■ Information provided:
......

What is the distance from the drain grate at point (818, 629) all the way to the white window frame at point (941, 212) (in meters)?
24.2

......

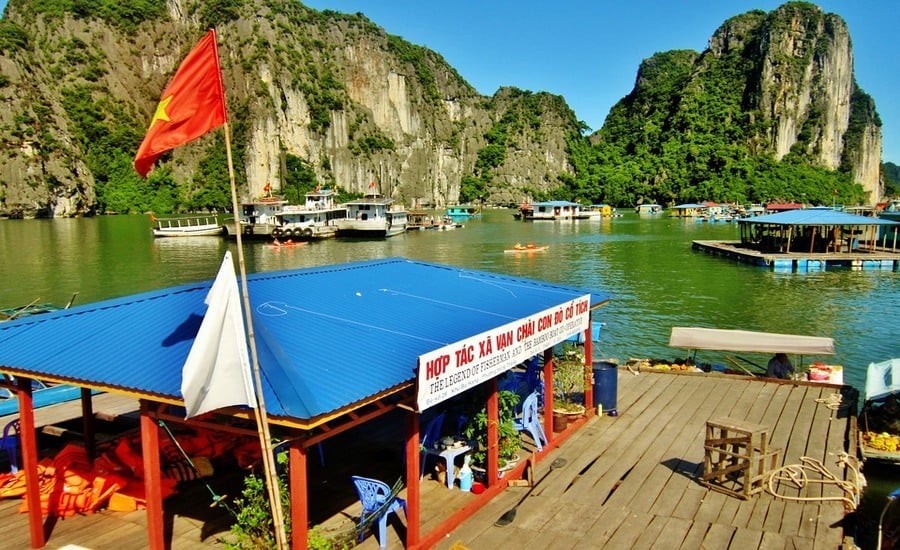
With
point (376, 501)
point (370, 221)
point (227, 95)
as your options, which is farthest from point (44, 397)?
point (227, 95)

......

■ Problem: Locate each line in the items above that contains the string "point", and copy those lines. Case counts.

■ Task answer:
What is the distance from the drain grate at point (818, 629) all the way to the white window frame at point (941, 212) (in meters)?
point (376, 501)
point (370, 221)
point (227, 95)
as your options, which is farthest from point (44, 397)?
point (227, 95)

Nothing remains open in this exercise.